───── Testo di partenza ─────

Nel PSI c’era una grande quantità di militanti, amministratori e dirigenti seri, rigorosi ed onesti che hanno lavorato disinteressatamente per il partito (come il sottoscritto e tanti altri). Naturalmente poi c’erano i faccendieri, i “corridoisti” (come li chiama Vincenzo Lorè), i portaborse ed i segretari particolari (i peggiori). Quanti bravi compagni sono stati insultati ingiustamente, quanti sono stati indagati, arrestati e poi prosciolti da una magistratura degna di Torqumnada? Fu tuttavia la politica di pentapartito a provocare i fenomeni degenerativi morali e quelli degenerativi ideologici (il postcraxismo neoliberaloide di Martelli). Non basta avere una grande tradizione alle spalle per garantire la moralità dei comportamenti. La politica come esercizio del potere provoca fortissime tentazioni. Nessuno ne è potenzialmente immune e non esiste diversità al riguardo. Lo si è visto poi (dagli anni 90 fino ad oggi) quando, in tutti gli schieramenti politici, a destra prevalentemente, ma con evidenza anche nel centrosinistra, l’amoralità politica ha raggiunto livelli che hanno fatto impallidire gli anni 80. Quanti ex dirigenti del PCI nel sud Italia hanno assunto gli stessi atteggiamenti degli odiati craxiani?

───── Dati forniti ─────

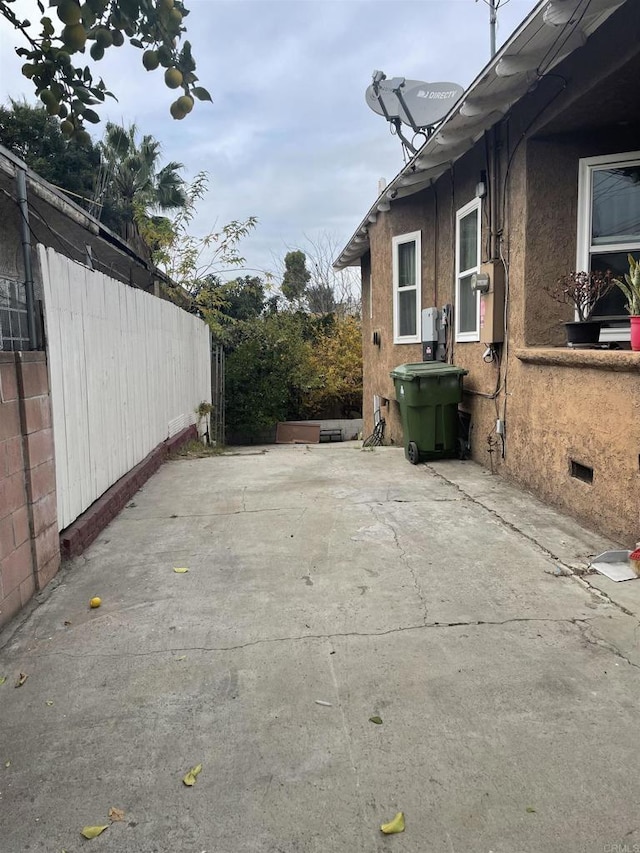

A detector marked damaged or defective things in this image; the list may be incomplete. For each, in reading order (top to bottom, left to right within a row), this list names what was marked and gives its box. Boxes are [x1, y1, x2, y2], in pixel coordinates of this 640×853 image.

─────

Svolgere quanto segue:
a) Nel testo sul PSI, a chi viene attribuita l'espressione «corridoisti»?
b) Riprenda il testo sul PSI e lo prosegua a partire dall'ultima frase riportata.

Esiti dei compiti:
a) A Vincenzo Lorè.

b)
Del resto la gestione di alcune regioni come la Campania o la Calabria da parte del centrosinistra è nota a tutti. La diversità è una chimera. Il guaio è che quando illudi la gente sul tema della diversità, la disillusione è poi terribile e provoca o astensionismo o rende molto spuntata la critica alla destra basata sulla questione morale. Alla fine poi prevale l’assuefazione e la rassegnazione al degrado. Ma, fratelli cari, se Berlusconi viene salvato da una sfiducia l’avrebbe probabilmente fatto uscire di scena, da due deputati del partito che si proclama antiberlusconiano per antonomasia, quello del “trebbiatore di Montenero”?

In più il concentrarsi su una visione puramente moralistica della alternativa alla destra, ha fatto completamente smarrire alla sinistra la centralità della questione sociale.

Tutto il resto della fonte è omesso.